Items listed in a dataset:

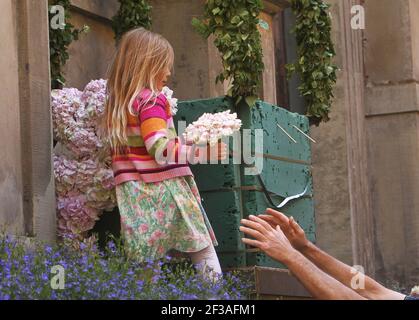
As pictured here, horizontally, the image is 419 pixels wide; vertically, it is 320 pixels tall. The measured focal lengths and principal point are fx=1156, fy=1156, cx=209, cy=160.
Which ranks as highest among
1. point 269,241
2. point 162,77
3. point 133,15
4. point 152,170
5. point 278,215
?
point 133,15

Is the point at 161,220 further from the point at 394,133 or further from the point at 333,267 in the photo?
the point at 394,133

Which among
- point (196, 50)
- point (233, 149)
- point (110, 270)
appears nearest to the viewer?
point (110, 270)

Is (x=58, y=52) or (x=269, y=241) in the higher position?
(x=58, y=52)

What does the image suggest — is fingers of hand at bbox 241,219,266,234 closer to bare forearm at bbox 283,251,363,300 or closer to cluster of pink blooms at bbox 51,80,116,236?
bare forearm at bbox 283,251,363,300

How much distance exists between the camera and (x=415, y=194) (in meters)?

=== What the exercise asks ===
Output the data above without changes, apart from leaving out the pictures.

=== Answer ===
As pictured here, horizontally, the image is 419 pixels wide; vertically, it is 320 pixels tall. The measured focal lengths and principal point are fx=1156, fy=1156, cx=209, cy=160.
Which ranks as highest among
1. point 269,241
2. point 162,77
3. point 133,15
4. point 152,170
5. point 278,215
?
point 133,15

Is the point at 161,220 further from the point at 394,133 or further from the point at 333,267 in the photo?
the point at 394,133

Which among
- point (196, 50)
- point (233, 149)
- point (110, 270)
appears nearest to the viewer?
point (110, 270)

Is (x=58, y=52) or (x=269, y=241) in the higher position?
(x=58, y=52)

What does the image suggest — is fingers of hand at bbox 241,219,266,234 closer to bare forearm at bbox 283,251,363,300 or closer to cluster of pink blooms at bbox 51,80,116,236?
bare forearm at bbox 283,251,363,300

How much distance exists between the camera and (x=415, y=194) (in meters)?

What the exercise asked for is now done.